Violência física: qualquer conduta que ofenda integridade ou saúde corporal;

violência psicológica: qualquer conduta que cause danos emocional e diminuição da autoestima ou que prejudique e perturbe o pleno desenvolvimento, ou que vise degradar ou controlar suas ações, comportamentos, crenças e decisões, mediante ameaça, constrangimento, humilhação, manipulação, isolamento, vigilância constante, perseguição contumaz, insulto, chantagem, ridicularizarão, exploração e limitação do direito de ir e vir ou qualquer outro meio que lhe cause prejuízo à saúde psicológica e à autodeterminação;

violência sexual: qualquer conduta que constranja a presenciar, a manter ou a participar de relação sexual não desejada, mediante intimidação, ameaça, coação ou uso da força; que induza a comercializar ou a utilizar, de qualquer modo, a sua sexualidade, que impeça de usar qualquer método contraceptivo ou que force ao matrimônio, à gravidez, ao aborto ou à prostituição, mediante coação, chantagem, suborno ou manipulação; ou que limite ou anule o exercício de seus direitos sexuais e reprodutivos;

violência patrimonial: qualquer conduta que configure retenção, subtração, destruição parcial ou total de seus objetos, instrumentos de trabalho, documentos pessoais, bens, valores e direitos ou recursos econômicos, incluindo os destinados a satisfazer suas necessidades;

violência moral: qualquer conduta que configure calúnia, difamação ou injúria. (BRASIL, 2006)

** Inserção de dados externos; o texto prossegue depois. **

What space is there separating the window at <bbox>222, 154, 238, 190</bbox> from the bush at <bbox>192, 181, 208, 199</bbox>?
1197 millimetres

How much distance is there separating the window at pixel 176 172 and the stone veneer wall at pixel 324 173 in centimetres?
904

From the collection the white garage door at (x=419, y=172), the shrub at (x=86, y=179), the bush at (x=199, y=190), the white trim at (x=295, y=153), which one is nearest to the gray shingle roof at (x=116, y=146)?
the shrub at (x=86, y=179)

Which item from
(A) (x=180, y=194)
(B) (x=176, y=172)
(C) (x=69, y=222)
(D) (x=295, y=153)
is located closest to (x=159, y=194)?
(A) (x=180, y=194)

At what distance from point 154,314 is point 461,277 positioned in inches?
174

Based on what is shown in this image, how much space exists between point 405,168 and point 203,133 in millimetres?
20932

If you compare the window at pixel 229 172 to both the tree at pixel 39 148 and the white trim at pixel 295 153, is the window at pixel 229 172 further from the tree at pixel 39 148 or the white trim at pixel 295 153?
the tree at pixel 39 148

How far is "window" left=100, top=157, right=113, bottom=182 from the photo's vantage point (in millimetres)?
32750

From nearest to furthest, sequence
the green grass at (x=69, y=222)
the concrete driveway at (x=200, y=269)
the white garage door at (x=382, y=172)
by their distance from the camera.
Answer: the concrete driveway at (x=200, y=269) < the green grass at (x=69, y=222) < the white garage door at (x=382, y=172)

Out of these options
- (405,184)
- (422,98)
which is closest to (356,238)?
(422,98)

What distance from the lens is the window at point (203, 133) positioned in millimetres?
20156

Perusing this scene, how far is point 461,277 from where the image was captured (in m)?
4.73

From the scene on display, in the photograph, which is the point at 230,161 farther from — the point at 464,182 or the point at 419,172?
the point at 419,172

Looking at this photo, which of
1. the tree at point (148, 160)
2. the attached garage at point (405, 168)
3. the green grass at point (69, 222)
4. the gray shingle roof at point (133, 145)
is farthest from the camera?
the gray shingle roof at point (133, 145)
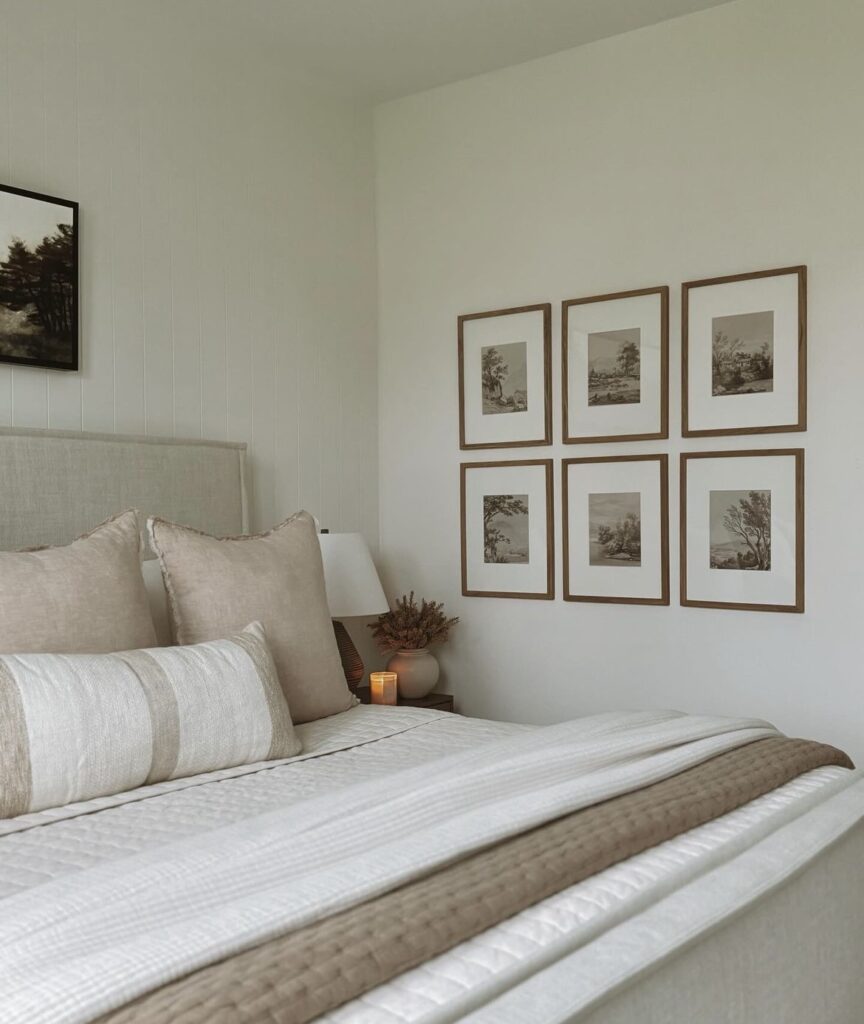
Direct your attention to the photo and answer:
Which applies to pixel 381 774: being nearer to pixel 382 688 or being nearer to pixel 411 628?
pixel 382 688

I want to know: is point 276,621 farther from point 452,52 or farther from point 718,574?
point 452,52

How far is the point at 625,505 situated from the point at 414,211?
144 cm

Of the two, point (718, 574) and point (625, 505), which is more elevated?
point (625, 505)

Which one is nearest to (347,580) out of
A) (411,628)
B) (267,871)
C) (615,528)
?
(411,628)

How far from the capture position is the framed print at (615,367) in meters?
3.43

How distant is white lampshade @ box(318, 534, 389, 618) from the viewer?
3.21 meters

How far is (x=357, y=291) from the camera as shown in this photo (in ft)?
13.1

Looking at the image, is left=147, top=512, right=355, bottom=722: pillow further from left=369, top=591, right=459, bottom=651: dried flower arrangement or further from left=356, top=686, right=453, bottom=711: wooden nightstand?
left=369, top=591, right=459, bottom=651: dried flower arrangement

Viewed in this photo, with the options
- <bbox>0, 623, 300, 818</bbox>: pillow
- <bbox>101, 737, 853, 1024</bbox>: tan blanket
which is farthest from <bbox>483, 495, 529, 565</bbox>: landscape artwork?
<bbox>101, 737, 853, 1024</bbox>: tan blanket

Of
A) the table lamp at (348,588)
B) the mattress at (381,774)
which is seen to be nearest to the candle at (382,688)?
the table lamp at (348,588)

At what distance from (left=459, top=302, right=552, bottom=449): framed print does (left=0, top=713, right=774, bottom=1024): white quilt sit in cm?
201

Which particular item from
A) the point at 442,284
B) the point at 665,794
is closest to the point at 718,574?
the point at 442,284

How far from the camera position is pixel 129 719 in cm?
187

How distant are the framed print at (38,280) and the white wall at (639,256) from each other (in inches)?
57.3
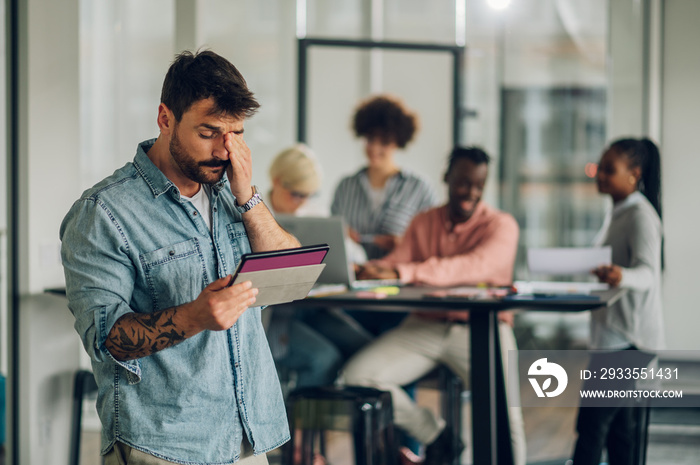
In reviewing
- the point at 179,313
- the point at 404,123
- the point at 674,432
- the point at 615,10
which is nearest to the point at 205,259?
the point at 179,313

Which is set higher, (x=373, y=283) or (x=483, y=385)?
(x=373, y=283)

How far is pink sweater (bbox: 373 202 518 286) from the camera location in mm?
3025

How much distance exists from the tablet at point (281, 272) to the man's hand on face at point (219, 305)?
19mm

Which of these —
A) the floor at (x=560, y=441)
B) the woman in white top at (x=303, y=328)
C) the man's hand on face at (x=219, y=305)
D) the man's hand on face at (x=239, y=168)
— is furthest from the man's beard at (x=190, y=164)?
the floor at (x=560, y=441)

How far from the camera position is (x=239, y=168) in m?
1.54

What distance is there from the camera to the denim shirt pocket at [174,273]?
4.87 feet

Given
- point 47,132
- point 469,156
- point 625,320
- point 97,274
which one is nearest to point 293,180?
point 469,156

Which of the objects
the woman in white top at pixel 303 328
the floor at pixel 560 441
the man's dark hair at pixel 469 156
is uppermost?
the man's dark hair at pixel 469 156

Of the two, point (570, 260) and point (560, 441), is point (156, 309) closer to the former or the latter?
point (570, 260)

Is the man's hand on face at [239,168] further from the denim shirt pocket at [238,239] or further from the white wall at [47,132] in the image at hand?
the white wall at [47,132]

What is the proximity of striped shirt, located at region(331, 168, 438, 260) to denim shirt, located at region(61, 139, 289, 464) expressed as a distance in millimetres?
2336

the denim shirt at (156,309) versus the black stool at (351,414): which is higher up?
the denim shirt at (156,309)

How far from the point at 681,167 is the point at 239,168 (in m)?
3.63

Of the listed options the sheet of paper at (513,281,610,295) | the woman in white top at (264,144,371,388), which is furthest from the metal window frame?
the sheet of paper at (513,281,610,295)
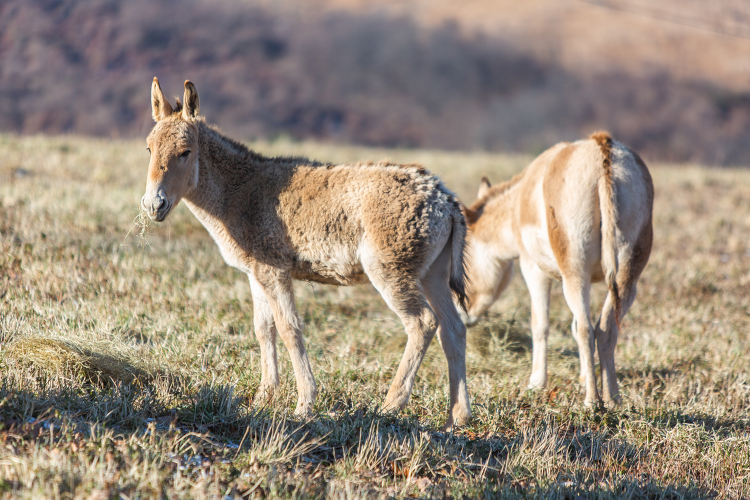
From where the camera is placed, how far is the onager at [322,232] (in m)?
4.21

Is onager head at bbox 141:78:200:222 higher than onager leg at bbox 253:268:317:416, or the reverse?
onager head at bbox 141:78:200:222

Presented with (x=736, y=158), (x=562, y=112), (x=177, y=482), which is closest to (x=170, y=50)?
(x=562, y=112)

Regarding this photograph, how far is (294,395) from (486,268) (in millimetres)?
2920

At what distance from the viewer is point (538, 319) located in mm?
5871

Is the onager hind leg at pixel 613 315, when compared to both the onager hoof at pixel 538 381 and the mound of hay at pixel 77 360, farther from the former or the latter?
the mound of hay at pixel 77 360

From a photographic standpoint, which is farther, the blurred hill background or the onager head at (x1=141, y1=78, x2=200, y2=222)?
the blurred hill background

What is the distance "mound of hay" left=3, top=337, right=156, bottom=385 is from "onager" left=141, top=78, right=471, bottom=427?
96 centimetres

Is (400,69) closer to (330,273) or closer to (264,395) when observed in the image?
(330,273)

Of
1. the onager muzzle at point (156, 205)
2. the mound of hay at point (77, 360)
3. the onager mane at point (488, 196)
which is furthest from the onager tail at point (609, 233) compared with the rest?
the mound of hay at point (77, 360)

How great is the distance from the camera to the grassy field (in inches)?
127

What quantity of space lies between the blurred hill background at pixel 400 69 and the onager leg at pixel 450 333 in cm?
2209

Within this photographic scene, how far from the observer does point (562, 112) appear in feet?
98.1

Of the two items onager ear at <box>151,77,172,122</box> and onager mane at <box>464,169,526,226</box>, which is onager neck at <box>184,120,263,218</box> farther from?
onager mane at <box>464,169,526,226</box>

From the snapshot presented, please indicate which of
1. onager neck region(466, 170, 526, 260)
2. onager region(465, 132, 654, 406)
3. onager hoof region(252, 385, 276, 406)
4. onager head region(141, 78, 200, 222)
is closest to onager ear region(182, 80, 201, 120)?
onager head region(141, 78, 200, 222)
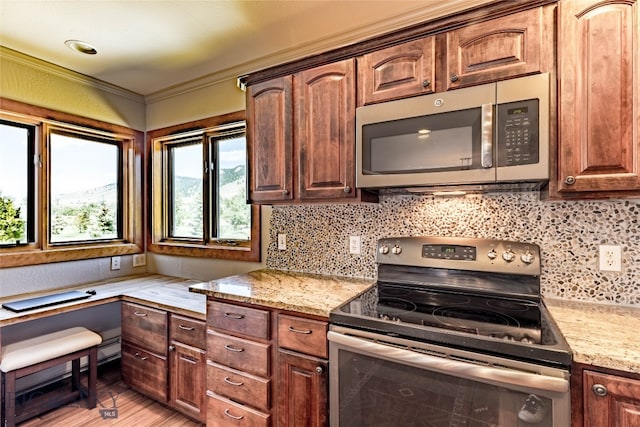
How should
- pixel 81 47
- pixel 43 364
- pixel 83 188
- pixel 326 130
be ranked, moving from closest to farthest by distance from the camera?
pixel 326 130 → pixel 43 364 → pixel 81 47 → pixel 83 188

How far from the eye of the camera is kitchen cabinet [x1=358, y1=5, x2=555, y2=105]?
138 cm

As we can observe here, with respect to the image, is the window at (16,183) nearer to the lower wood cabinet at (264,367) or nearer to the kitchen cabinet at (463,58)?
Result: the lower wood cabinet at (264,367)

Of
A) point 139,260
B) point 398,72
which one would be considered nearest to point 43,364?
point 139,260

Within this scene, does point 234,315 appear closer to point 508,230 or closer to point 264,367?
point 264,367

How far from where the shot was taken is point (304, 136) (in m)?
1.93

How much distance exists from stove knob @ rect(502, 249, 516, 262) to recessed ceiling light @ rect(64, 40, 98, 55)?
2891mm

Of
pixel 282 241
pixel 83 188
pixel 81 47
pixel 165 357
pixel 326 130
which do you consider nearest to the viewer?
pixel 326 130

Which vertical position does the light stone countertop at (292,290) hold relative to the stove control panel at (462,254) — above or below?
below

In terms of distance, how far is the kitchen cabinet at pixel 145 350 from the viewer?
221 cm

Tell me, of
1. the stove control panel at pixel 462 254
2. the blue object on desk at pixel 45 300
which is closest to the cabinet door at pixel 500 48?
the stove control panel at pixel 462 254

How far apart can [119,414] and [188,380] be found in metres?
0.60

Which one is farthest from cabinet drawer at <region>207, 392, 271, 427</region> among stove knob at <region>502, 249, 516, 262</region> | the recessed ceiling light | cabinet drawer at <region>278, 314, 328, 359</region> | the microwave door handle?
the recessed ceiling light

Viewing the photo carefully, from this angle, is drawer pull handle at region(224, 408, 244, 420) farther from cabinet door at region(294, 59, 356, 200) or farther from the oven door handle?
cabinet door at region(294, 59, 356, 200)

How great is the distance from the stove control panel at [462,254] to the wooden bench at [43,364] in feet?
6.75
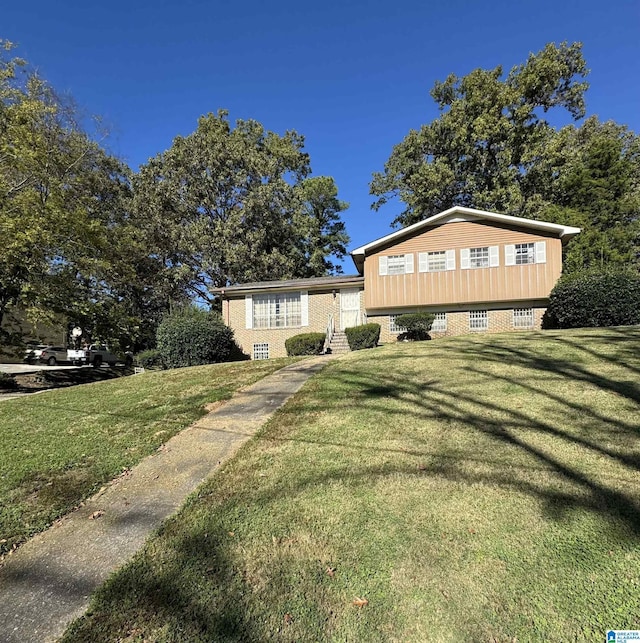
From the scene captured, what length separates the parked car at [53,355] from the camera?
25859 mm

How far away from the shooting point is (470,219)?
16.6 metres

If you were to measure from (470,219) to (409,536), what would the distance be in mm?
15946

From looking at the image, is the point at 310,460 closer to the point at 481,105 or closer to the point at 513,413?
the point at 513,413

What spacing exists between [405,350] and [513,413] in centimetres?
523

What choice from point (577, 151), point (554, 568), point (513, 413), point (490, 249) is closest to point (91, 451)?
point (554, 568)

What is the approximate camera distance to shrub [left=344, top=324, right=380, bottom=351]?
602 inches

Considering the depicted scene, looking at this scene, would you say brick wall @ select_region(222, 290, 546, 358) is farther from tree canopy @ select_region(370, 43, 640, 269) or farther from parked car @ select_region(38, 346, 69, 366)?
parked car @ select_region(38, 346, 69, 366)

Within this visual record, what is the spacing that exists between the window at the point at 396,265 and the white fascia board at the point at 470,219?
79cm

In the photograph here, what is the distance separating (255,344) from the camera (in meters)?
18.9

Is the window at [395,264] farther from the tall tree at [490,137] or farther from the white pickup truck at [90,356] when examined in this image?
the white pickup truck at [90,356]

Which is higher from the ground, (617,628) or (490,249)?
(490,249)

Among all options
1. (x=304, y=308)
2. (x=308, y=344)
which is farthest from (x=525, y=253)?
(x=304, y=308)

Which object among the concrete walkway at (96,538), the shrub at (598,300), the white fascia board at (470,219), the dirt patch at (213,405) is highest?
the white fascia board at (470,219)

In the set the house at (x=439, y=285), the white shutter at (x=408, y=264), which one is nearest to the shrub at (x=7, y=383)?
the house at (x=439, y=285)
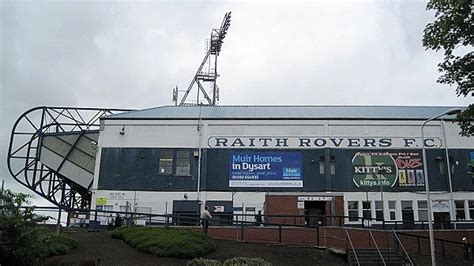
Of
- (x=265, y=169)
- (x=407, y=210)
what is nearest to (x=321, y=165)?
(x=265, y=169)

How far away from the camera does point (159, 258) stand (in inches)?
764

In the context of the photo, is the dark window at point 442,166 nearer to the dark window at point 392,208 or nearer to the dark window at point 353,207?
the dark window at point 392,208

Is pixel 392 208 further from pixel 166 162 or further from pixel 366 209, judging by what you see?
pixel 166 162

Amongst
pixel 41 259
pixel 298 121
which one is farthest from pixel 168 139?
pixel 41 259

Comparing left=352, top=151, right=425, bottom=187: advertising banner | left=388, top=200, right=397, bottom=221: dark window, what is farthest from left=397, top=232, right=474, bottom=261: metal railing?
left=352, top=151, right=425, bottom=187: advertising banner

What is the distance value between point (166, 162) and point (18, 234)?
25.8 metres

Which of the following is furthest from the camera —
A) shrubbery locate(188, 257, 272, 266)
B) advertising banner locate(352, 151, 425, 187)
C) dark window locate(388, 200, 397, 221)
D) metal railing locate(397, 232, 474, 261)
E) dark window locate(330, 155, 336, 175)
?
dark window locate(330, 155, 336, 175)

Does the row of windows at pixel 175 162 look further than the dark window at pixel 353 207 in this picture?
Yes

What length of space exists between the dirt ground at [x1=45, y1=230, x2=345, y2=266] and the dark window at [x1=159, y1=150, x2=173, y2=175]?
17997 millimetres

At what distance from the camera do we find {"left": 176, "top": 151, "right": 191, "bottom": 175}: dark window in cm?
4141

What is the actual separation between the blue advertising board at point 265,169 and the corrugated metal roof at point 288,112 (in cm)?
342

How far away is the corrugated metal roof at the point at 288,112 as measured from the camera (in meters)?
43.2

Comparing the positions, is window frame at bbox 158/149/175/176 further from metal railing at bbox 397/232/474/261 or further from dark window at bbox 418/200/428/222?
dark window at bbox 418/200/428/222

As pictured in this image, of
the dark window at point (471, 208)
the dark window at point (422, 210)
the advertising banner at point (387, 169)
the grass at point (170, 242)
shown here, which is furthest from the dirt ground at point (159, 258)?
the dark window at point (471, 208)
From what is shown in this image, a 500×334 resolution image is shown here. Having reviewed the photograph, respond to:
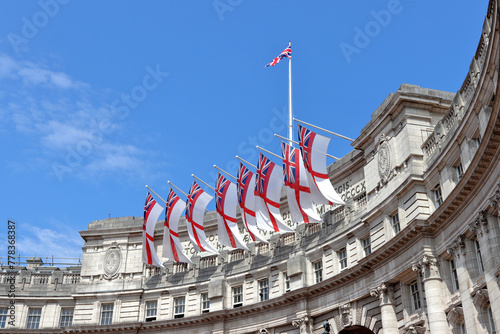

O Ministério da Saúde, em 2006, ano da edição da Lei Maria da Penha, instituiu o Sistema de Vigilância de Violências e Acidentes (VIVA) por meio da Portaria nº 1.356, de 23 de junho do mesmo ano. Por meio da ficha de notificação de violências interpessoais e autoprovocadas, o Ministério consegue registrar as ocorrências que envolvam este

fenômeno. Na ficha devem ser registrados os casos suspeitos ou confirmados pelo profissional de saúde. O Ministério informa (BRASIL, 2018) que para crianças, adolescentes e idosos haverá a obrigação de comunicação a órgãos específicos, o que não ocorre para mulheres adultas, terão o direito ao atendimento integral à saúde garantido. Essa fragmentação da saúde e da segurança pública tem causado riscos para a mulher, que poderiam a partir do acionamento dos órgãos da saúde, ter acesso à medidas de proteção e coibição da violência.

São casos de notificação compulsória de acordo com Brasil (2018) a violência doméstica/ intrafamiliar, a sexual, a autoprovocada, o tráfico de pessoas, o trabalho escravo, o trabalho infantil, a tortura, a intervenção legal e as violências homofóbicas.